Astrup et al 2018 [7]

Study Design/Patients

  • Retrospective, single-center review of patients that received fixed-dose PCC
  • 37 patients with indications for urgent or emergent warfarin reversal

PCC Dosing

  • Kcentra® 1500 units
    • Note: could repeat dose if clinically indicated
  • Comparator: none

Demographics

  • Indications (n, %)
    • Intracranial hemorrhage: 17 (45.9%)
    • Gastrointestinal bleed: 5 (13.5%)
    • Other bleed location: 7 (18.9%)
    • Urgent surgery: 7 (18.9%)
    • Other: 1 (2.7%)
  • 1% received vitamin K IV
  • Initial INR (median [IQR]): 3.06 (2.17-5.21)

Efficacy

  • Post-treatment INR (median [IQR]): 1.32 (1.15-1.5)
  • Change in INR post-treatment (median [IQR]): 1.55 (0.91-3.62)
  • Second PCC dose require (n, %): 1 (2.7%)
  • Mortality (n, %): 9 (24.3%)

Safety

  • No thrombotic events ≤72 hours or >72 hours after PCC administration

Other Findings

  • PCC doses given
    • Units/kg (median [IQR]): 20.1 (18.1-24.4)
    • Units (mean [range]): 1601 (1491-1691)
  • Cost savings
    • $982 saved per patient using fixed vs. package insert dosing (weight and INR-based)
    • Total savings $36,365 over 8 month study period

 

Scott et al 2018 [12]

Study Design/Patients

  • Retrospective, single center cohort study
  • 61 patients requiring warfarin reversal due to intracranial hemorrhage (n=31 in variable dose, n=30 in fixed dose)

PCC Dosing

  • Fixed: 4 factor PCC 1000 units
    • Note: product not specified
  • Comparator: 4 factor PCC per package insert (weight and pretreatment INR-based)

Demographics

  • No significant differences in baseline characteristics
  • Aspirin use in 26% of variable dose patients and 17% of fixed dose patients (p=0.38)
  • Initial INR (mean [SD]) in variable dose 2.98 (1.25) vs. 2.84 (1.18) in fixed dose (p=0.39)
  • 3% received vitamin K in variable dose vs. 93.3% in fixed dose (p=0.67)

Efficacy

  • No differences in efficacy-related outcomes
    • Reached INR <1.6 (n, %): 25 (81%) vs. 22 (73%) (p=0.49)
    • Reached INR <1.5 (n, %): 22 (71%) vs. 16 (53%) (p=0.15)
    • Required repeat dose (n, %): 5 (16%) vs. 5 (17%) (p=0.95)
    • In-hospital mortality (%): 26% vs. 27% (p=0.93)

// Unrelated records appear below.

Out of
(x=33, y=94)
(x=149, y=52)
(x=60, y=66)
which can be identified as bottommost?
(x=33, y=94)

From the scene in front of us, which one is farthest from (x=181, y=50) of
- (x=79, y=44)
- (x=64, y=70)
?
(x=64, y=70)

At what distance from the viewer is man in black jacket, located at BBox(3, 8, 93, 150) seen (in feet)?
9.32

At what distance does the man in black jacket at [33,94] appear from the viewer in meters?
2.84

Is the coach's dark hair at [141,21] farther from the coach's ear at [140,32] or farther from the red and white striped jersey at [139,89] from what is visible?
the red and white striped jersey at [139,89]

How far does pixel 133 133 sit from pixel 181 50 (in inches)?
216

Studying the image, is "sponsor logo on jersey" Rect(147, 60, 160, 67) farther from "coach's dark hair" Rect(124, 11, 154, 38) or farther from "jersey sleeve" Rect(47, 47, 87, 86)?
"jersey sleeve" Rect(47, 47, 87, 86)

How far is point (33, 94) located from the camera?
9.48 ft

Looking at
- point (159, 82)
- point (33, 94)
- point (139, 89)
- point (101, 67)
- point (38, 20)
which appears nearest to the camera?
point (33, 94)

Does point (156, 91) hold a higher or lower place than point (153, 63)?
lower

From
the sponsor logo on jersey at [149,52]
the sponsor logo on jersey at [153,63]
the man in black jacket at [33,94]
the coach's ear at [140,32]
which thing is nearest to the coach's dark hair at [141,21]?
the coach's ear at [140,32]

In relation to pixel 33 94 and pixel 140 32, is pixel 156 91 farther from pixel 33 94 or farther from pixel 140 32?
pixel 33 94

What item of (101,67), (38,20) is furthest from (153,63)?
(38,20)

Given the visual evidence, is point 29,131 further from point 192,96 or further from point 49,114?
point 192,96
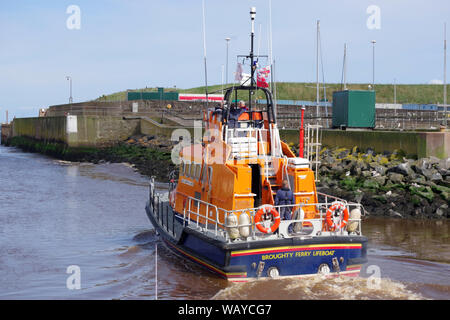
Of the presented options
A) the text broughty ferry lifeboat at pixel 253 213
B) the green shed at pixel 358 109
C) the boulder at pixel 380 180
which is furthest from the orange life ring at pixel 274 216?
the green shed at pixel 358 109

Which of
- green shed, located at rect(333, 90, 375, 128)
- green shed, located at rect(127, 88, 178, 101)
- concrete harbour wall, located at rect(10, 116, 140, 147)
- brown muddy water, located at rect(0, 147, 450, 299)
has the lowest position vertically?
brown muddy water, located at rect(0, 147, 450, 299)

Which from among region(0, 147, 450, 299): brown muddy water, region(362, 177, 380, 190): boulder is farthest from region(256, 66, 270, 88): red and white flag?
region(362, 177, 380, 190): boulder

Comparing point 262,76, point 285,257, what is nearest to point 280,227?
point 285,257

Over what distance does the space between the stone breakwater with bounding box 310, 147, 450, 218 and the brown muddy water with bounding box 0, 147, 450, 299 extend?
2.53ft

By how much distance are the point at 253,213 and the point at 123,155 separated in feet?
97.2

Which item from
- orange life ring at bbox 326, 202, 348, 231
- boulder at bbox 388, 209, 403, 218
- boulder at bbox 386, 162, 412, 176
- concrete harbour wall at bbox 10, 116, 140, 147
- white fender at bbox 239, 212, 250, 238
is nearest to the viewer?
white fender at bbox 239, 212, 250, 238

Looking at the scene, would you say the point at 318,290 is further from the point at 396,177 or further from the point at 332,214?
the point at 396,177

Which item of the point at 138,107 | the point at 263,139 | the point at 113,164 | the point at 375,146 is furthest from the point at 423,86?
the point at 263,139

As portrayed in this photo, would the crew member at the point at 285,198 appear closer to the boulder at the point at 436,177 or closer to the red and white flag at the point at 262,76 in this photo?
the red and white flag at the point at 262,76

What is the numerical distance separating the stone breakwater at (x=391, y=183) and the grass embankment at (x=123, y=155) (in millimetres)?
9627

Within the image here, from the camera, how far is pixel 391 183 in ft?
68.4

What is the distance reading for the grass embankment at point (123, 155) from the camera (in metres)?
33.8

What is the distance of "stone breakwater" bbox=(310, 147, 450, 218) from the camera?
19.3m
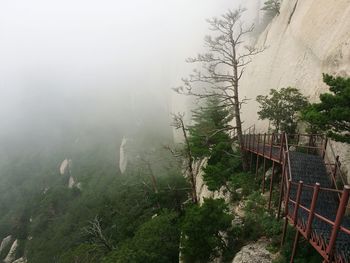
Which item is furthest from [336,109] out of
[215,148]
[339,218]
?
[215,148]

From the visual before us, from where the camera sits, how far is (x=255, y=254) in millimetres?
12219

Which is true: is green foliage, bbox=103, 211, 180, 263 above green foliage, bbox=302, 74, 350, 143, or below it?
below

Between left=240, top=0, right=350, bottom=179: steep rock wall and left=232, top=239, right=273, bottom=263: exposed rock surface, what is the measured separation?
4.53 m

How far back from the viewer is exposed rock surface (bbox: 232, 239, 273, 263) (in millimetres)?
11840

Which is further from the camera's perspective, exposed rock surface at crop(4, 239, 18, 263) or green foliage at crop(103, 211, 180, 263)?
exposed rock surface at crop(4, 239, 18, 263)

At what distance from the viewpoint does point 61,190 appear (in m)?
78.8

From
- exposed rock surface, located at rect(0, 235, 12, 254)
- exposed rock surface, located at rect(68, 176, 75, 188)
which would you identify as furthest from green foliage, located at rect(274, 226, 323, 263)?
exposed rock surface, located at rect(0, 235, 12, 254)

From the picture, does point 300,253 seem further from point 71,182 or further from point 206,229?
point 71,182

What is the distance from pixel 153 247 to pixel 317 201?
12.9m

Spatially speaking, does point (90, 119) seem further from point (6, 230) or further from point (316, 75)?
point (316, 75)

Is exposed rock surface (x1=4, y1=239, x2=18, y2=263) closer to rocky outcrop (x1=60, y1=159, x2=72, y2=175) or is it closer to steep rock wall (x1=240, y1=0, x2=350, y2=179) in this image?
rocky outcrop (x1=60, y1=159, x2=72, y2=175)

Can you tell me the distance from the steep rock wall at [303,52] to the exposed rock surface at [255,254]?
14.9ft

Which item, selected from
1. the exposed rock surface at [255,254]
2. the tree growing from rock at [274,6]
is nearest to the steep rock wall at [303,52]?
the tree growing from rock at [274,6]

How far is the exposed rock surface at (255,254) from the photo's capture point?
11.8 metres
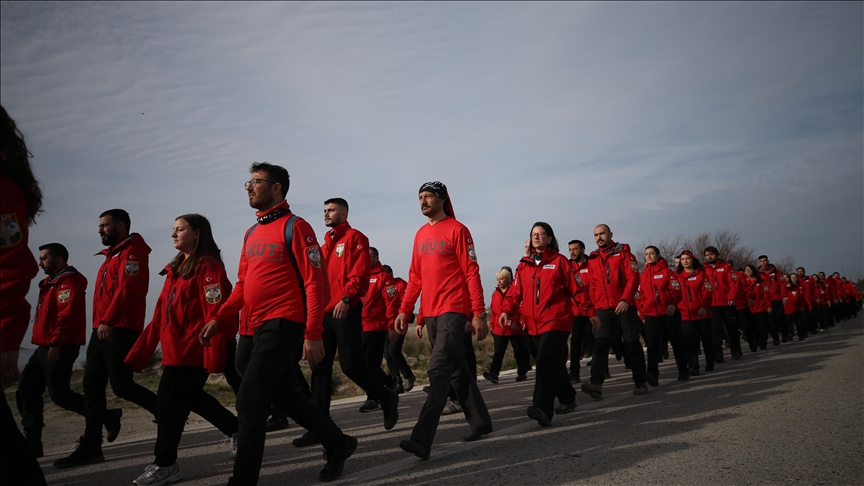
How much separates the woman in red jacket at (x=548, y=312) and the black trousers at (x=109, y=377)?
11.2 ft

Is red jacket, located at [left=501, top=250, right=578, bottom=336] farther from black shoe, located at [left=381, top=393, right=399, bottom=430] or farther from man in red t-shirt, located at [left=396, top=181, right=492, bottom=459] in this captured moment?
black shoe, located at [left=381, top=393, right=399, bottom=430]

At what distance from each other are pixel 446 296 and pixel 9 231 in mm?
3283

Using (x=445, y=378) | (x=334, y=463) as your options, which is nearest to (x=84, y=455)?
(x=334, y=463)

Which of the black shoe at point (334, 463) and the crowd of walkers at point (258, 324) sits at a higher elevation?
the crowd of walkers at point (258, 324)

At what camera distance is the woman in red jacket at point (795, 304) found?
838 inches

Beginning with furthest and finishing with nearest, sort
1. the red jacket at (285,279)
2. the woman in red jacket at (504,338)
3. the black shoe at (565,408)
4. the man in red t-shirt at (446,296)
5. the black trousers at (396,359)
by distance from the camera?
the woman in red jacket at (504,338) → the black trousers at (396,359) → the black shoe at (565,408) → the man in red t-shirt at (446,296) → the red jacket at (285,279)

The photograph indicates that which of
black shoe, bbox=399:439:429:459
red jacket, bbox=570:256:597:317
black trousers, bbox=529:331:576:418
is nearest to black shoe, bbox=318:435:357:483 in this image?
black shoe, bbox=399:439:429:459

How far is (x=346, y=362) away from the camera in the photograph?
6.10 metres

*Note: above results listed as variable vs. fixed dosing

Safety

  • No thromboembolic events in either group

Other Findings

  • PCC dose lower in fixed dose group (mean [SD]): 1045 (750) vs. 2120 (732) units (p<0.001)

 

Bitonti et al 2019 [13]

Study Design/Patients

  • Prospective, multicenter, noninferiority, before and after cohort study
  • 54 patients with indications for warfarin reversal (n=30 in variable dose, n=24 in fixed dose)

PCC Dosing

  • Fixed: Kcentra®
    • Baseline INR ≤7.5 and ≤100 kg: 1500 units
    • Baseline INR >7.5 or >100 kg: 2000 units
    • Could redose if clinically indicated
  • Comparator: Kcentra® dosing per package insert (weight and pretreatment INR-based)

Demographics

  • No significant differences in baseline characteristics
  • Mean baseline INR 3.83 vs. 4.58 (p=0.34)
  • Indications
    • Surgery: 3.3% vs. 4.2% (p-value not reported)
    • Intracranial hemorrhage: 63.3% vs. 37.5% (p=0.27)
    • Gastrointestinal bleed: 26.7% vs. 50% (p=0.27)
    • Abdominal bleed: 6.7% vs. 4.2% (p-value not reported)
    • Other bleed: 0% vs. 4.2% (p-value not reported)
  • Vitamin K given to 100% of variable vs. 95.8% of fixed dosing (p=0.44)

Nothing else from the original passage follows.